◆ Exercise prompt:
How many lines below contain the word "United"? Answer with that number alone.

◆ Provided data:
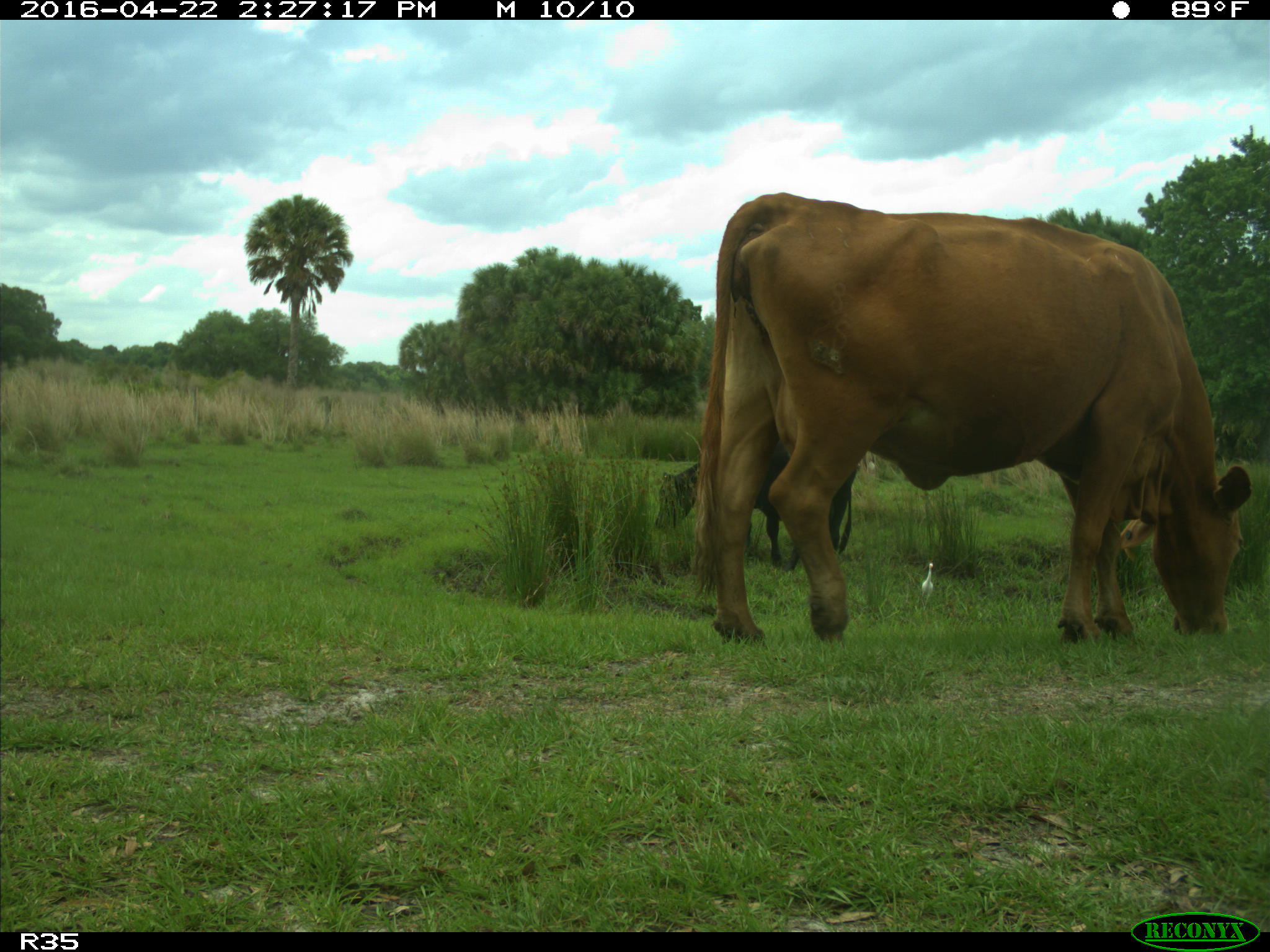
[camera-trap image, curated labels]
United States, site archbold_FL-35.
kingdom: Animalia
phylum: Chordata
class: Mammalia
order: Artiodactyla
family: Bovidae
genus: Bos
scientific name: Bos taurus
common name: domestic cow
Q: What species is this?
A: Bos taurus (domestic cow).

* * *

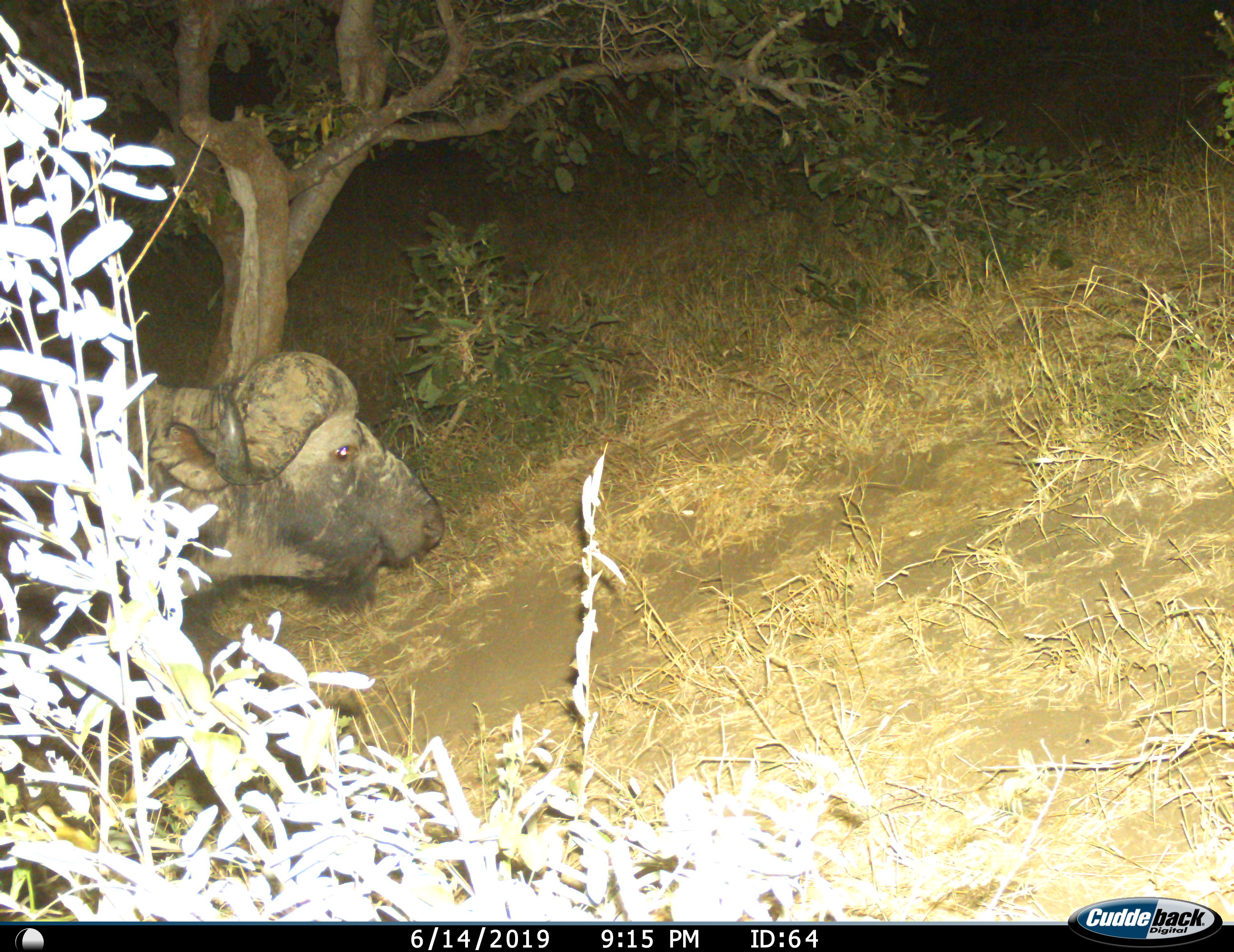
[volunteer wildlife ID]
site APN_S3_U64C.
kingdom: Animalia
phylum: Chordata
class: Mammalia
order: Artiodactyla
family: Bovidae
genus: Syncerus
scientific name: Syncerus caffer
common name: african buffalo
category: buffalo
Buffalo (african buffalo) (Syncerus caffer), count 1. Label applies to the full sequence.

* * *

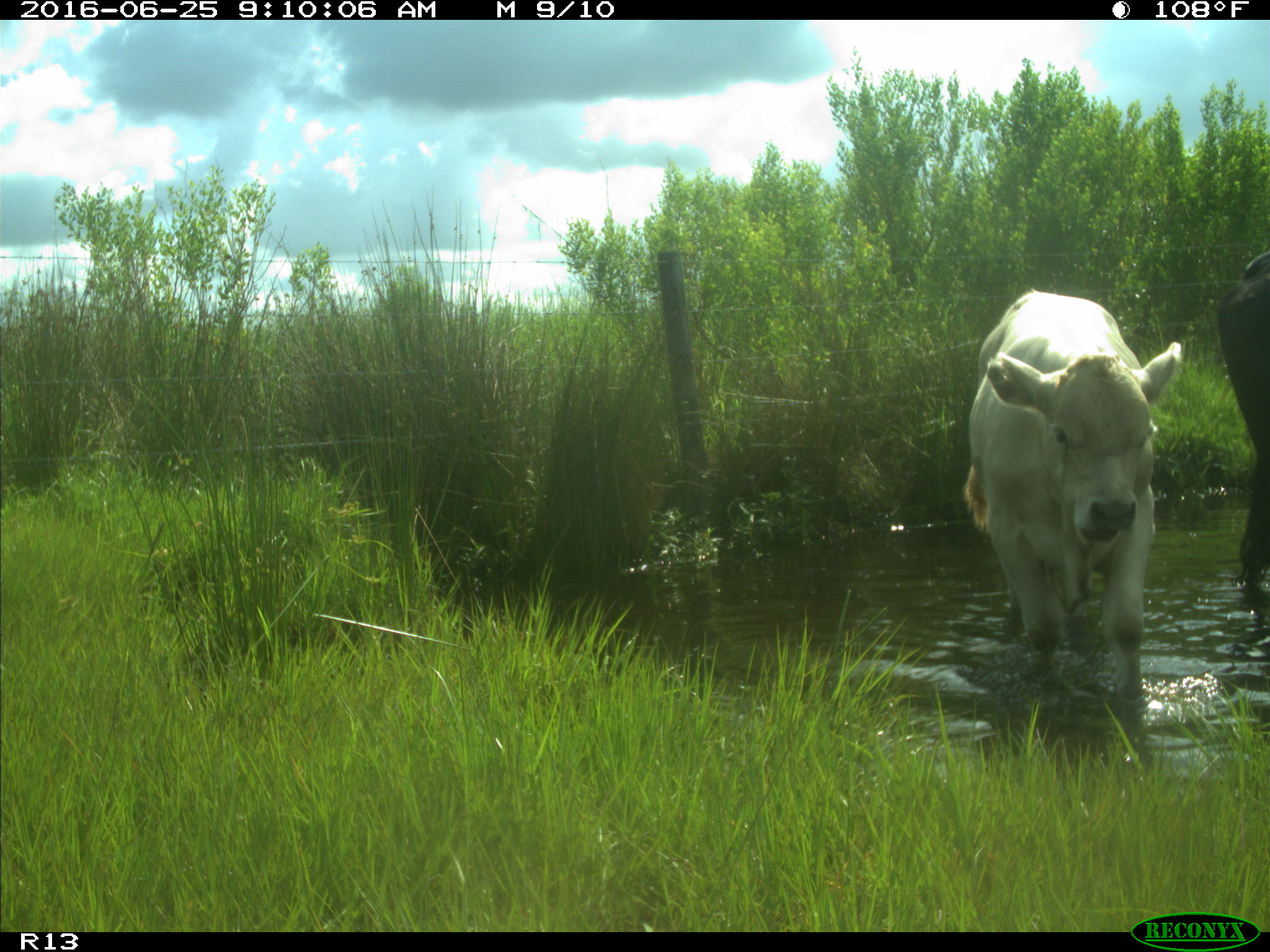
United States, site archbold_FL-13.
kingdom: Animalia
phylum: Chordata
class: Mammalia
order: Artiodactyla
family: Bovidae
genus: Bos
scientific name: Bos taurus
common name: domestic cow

◆ The completed task:
2